The Chinese legal history to be developed by the centre is not restricted to the study of legal codes but the actual practices and how people really went through the legal procedures in Chinese history. ?
“We believe the development of this field can help the study of Chinese law and the understanding of the interaction between common law and Chinese legal system in the historical context. That will help our law school’s future academic development a lot,” he explained.
A vibrant academic environment is indispensable to both teaching and research, and academic exchanges between the centre and other institutions – such as field trips, conferences and guest lectures – have long been major features of the centre. Having established close links with institutions in the Mainland and Taiwan, the centre now is reaching out to the wider international communities and institutions around the world.
Some may treat internationalisation as a mere buzzword in the higher education sector in this globalised era, yet it is this very term which best captures the development of the discipline of Chinese civilisation.

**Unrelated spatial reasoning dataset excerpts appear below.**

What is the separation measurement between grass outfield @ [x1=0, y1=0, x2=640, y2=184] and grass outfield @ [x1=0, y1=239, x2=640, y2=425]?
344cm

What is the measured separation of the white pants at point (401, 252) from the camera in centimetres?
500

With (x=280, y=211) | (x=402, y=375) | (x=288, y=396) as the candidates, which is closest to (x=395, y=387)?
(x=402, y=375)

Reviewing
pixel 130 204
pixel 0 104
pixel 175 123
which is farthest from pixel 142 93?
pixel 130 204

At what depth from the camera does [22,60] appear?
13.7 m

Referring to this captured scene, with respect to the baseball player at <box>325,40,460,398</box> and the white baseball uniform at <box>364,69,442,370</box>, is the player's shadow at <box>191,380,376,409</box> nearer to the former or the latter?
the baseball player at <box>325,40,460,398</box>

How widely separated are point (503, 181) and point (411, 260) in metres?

“The study of Chinese civilisation has turned pretty international, in which it is no longer just studied in the isolated context of China but in the development of human civilisation, thus world civilisation, as a whole,’ Professor Cheng asserted.
Indeed, such an interaction and connection with the world has underpinned the direction of the CCIV’s development. Already the centre has established an English blog on which views and feelings can be shared among people from different parts of the world. Coupled with this is the strengthening of the content of its English website and a rising number of bilingual publications.
“In the near future, because of our contact and endeavor to go internationalisation, we are going to invite more international scholars to give lectures,” he said.
The rising interest in Chinese culture globally is also evident at the CityU, where exchange students have exhibited much interest in this field irrespective of which discipline they are in. Thus, in the future the general education courses will be offered in both Chinese and English so as to cater for the rising demand in Chinese civilisation courses in English.
Currently, Professor Cheng said that a joint programme with Harvard’s Department of East Asian Languages and Civilisations was set up to hold the Chinese civilisation conference every year. “Together with that development at Harvard, we’re now approaching other US universities, such as Yale and Princeton, both of which we have quite close contacts but no formal project yet. Hopefully we can develop that,” he said.
“We pay close attention to international sinology – the study of Chinese culture, not only in the US but also in Europe and other areas. For example, we have scholars from Europe and Australia to visit us. The purpose is to develop a comprehensive network with international studies of Chinese civilisation,” he said.
“Although we focus on Chinese civilisation, we need to know the development of the civilisation in the global context. Having a close contact and understanding of their studies will shed interesting light on our study, not necessarily they are better, but they have different angles and perspectives,” he added.